** Extract provided **
Updates in myasthenia gravis and neuromuscular junction disorders

Professor Amelia Evoli (Catholic University, Italy) reviewed clinical diagnostic dilemmas with autoimmune myasthenia gravis (MG), including atypical presentations at onset such as isolated dysphagia, and limb girdle or neck extensor weakness. ⁵⁵ She described unique features of muscle-specific kinase antibody (Anti-MUSK) positive patients, including early onset, severe muscle atrophy, and paraspinal atrophy with severe scoliosis that improves with treatment. ⁵⁶ For patients with clinical MG but without antibodies detected by radioimmunoprecipitation assays, live cell-based assays can detect additional antibodies to clustered MuSK, acetylcholine receptor (AChR), and low-density lipoprotein receptor-related protein 4 in 72% of patients. ⁵⁷ Dr Gil Wolfe (University of Buffalo, US) outlined the key highlights from the updated International Consensus Guidance for Management of Myasthenia Gravis. ⁵⁸ He reviewed important clinical management updates, including the recommendations that methotrexate may be considered as a steroid-sparing agent in patients with generalized MG who have not tolerated or responded to steroid-sparing agents, and that eculizumab should be reserved for severe and refractory AChR antibody positive MG. ⁵⁸ Dr Hanns Lochmüller (TOH/CHEO, CA) described the diagnostic challenges with congenital myasthenic syndromes (CMS), with classic features including floppy babies, arthrogryposis, ptosis, and ophthalmoplegia, exercise induced weakness and novel genetic syndromes such as newly identified TEFM. ⁵⁹ He also reviewed the importance of accurate genetic diagnosis and identifying founder mutations for choosing therapeutic options such as acetylcholinesterase (AChE) inhibitors or beta-agonists based on genotype.^60,61

Muscle stem cells and development

Dr Natasha Chang (McGill University, CA) reviewed muscle stem cell dysfunction in DMD. ⁶² She outlined that the process of autophagy is dynamically regulated during maintenance and differentiation of satellite cells, and that this process appears to be disrupted in satellite cells isolated from mdx mice, a mouse model of DMD. ⁶³ Using single cell RNAseq, Dr Chang identified a number of genes and pathways aberrantly regulated in satellite cells from the mdx mice relative to healthy animals. These studies have uncovered autophagy as a key process that is acutely regulated during normal muscle differentiation and that likely contributes to the overall pathology of DMD. Dr Laurent Schaeffer (University of Lyon, FR) presented his work on the role of histone variant H2A.Z in DNA repair and in preventing premature aging in muscle fibers. H2A.Z is believed to be important in mitosis and cell proliferation, DNA repair and transcription, and is present at many gene transcription start sites, thus suggesting a crucial function. Although, muscle specific knockout of H2A.Z in mice had minimal effects on gene expression, ⁶⁴ the muscle cells appeared to show ultrastructural changes consistent with an accelerating-aging phenotype. Muscle from these mice showed increased oxidative stress, with an increase in reactive oxygen species (ROS) production, leading to increased DNA damage. H2A.Z is involved early in recruiting the DNA damage repair machinery to sites of DNA damage, and this process is aberrant in the H2A.Z knockout mice, leading to enhanced DNA damage and accelerated aging.

** Data listing **
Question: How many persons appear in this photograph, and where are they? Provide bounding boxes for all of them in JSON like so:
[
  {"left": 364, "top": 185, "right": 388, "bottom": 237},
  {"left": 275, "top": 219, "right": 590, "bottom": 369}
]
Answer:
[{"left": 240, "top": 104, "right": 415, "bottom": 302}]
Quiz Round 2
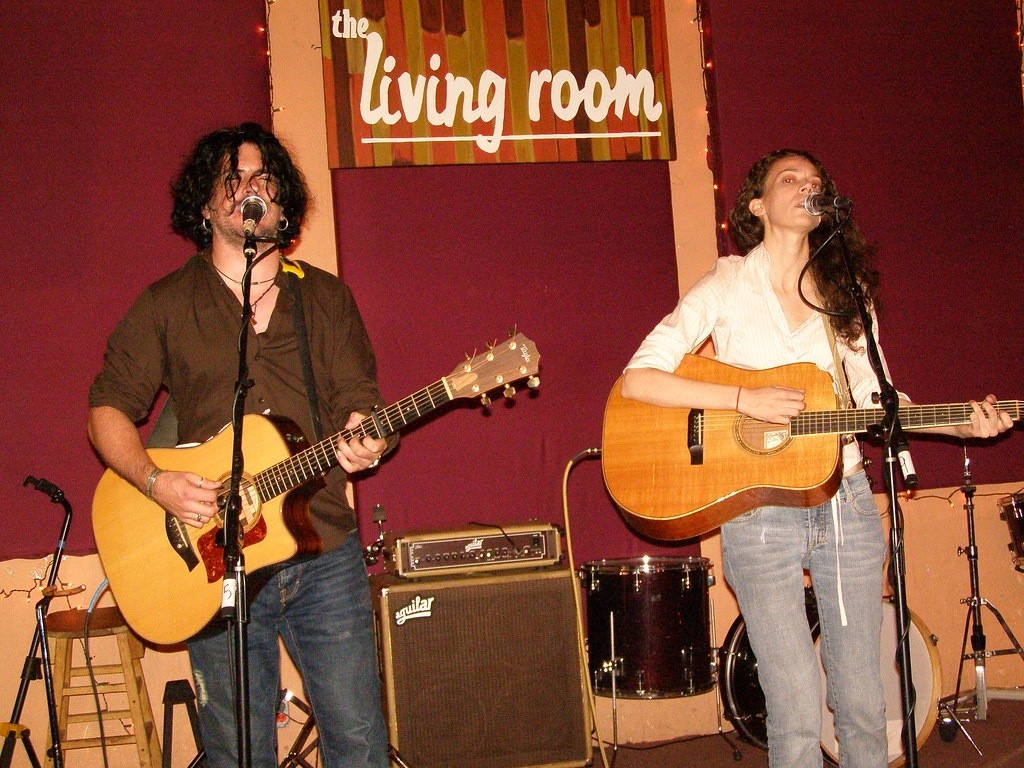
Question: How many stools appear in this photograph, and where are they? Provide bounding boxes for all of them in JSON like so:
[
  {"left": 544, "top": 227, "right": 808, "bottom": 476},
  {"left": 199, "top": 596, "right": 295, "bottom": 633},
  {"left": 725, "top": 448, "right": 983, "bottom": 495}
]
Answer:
[{"left": 45, "top": 606, "right": 163, "bottom": 768}]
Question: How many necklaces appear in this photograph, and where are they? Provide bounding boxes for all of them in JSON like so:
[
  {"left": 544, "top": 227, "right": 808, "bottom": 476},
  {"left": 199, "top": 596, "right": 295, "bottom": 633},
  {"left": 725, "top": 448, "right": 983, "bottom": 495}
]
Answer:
[
  {"left": 213, "top": 265, "right": 279, "bottom": 285},
  {"left": 250, "top": 283, "right": 274, "bottom": 325}
]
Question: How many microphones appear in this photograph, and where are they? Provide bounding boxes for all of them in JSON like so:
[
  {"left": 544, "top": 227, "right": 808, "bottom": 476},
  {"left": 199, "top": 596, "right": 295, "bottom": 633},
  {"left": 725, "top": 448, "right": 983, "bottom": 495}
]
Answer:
[
  {"left": 804, "top": 192, "right": 853, "bottom": 216},
  {"left": 241, "top": 196, "right": 268, "bottom": 236}
]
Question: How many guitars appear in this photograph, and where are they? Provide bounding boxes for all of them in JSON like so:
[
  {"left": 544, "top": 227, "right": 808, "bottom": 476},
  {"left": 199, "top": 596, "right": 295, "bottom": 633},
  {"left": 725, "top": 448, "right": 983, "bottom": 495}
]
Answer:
[
  {"left": 601, "top": 350, "right": 1024, "bottom": 545},
  {"left": 93, "top": 327, "right": 541, "bottom": 646}
]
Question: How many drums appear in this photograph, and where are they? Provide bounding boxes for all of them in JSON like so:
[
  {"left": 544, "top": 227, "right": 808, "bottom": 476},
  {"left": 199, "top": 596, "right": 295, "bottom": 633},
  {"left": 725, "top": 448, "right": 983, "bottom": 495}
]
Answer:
[
  {"left": 1000, "top": 493, "right": 1023, "bottom": 570},
  {"left": 584, "top": 557, "right": 711, "bottom": 701},
  {"left": 717, "top": 584, "right": 942, "bottom": 767}
]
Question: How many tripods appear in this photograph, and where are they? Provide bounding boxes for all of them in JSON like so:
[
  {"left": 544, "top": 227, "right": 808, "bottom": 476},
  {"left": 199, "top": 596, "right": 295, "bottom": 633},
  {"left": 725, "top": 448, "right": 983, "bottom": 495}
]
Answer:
[{"left": 952, "top": 439, "right": 1024, "bottom": 719}]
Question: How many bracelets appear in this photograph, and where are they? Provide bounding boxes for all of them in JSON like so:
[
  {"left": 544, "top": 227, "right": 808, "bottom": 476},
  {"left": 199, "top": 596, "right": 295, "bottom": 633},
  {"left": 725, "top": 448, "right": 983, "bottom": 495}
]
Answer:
[
  {"left": 736, "top": 386, "right": 742, "bottom": 412},
  {"left": 146, "top": 468, "right": 163, "bottom": 502}
]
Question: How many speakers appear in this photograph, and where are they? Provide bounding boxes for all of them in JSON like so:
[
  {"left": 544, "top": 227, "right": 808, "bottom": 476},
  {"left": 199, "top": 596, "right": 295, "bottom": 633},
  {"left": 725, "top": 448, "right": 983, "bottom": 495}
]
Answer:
[{"left": 368, "top": 566, "right": 594, "bottom": 768}]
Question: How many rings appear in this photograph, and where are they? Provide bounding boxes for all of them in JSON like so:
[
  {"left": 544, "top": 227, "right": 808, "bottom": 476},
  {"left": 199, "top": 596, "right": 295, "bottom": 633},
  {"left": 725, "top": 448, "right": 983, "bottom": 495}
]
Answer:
[
  {"left": 198, "top": 514, "right": 201, "bottom": 521},
  {"left": 369, "top": 455, "right": 381, "bottom": 468},
  {"left": 200, "top": 477, "right": 203, "bottom": 488}
]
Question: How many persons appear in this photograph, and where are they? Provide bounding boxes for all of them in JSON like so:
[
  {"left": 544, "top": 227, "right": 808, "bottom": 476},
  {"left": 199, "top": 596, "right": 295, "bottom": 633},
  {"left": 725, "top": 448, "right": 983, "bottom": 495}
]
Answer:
[
  {"left": 87, "top": 121, "right": 402, "bottom": 768},
  {"left": 620, "top": 149, "right": 1015, "bottom": 768}
]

** Exercise **
According to the neuromuscular research extract above, in what percentage of patients with clinical myasthenia gravis but no antibodies found by radioimmunoprecipitation assays can live cell-based assays detect additional antibodies?

** Reply **
72%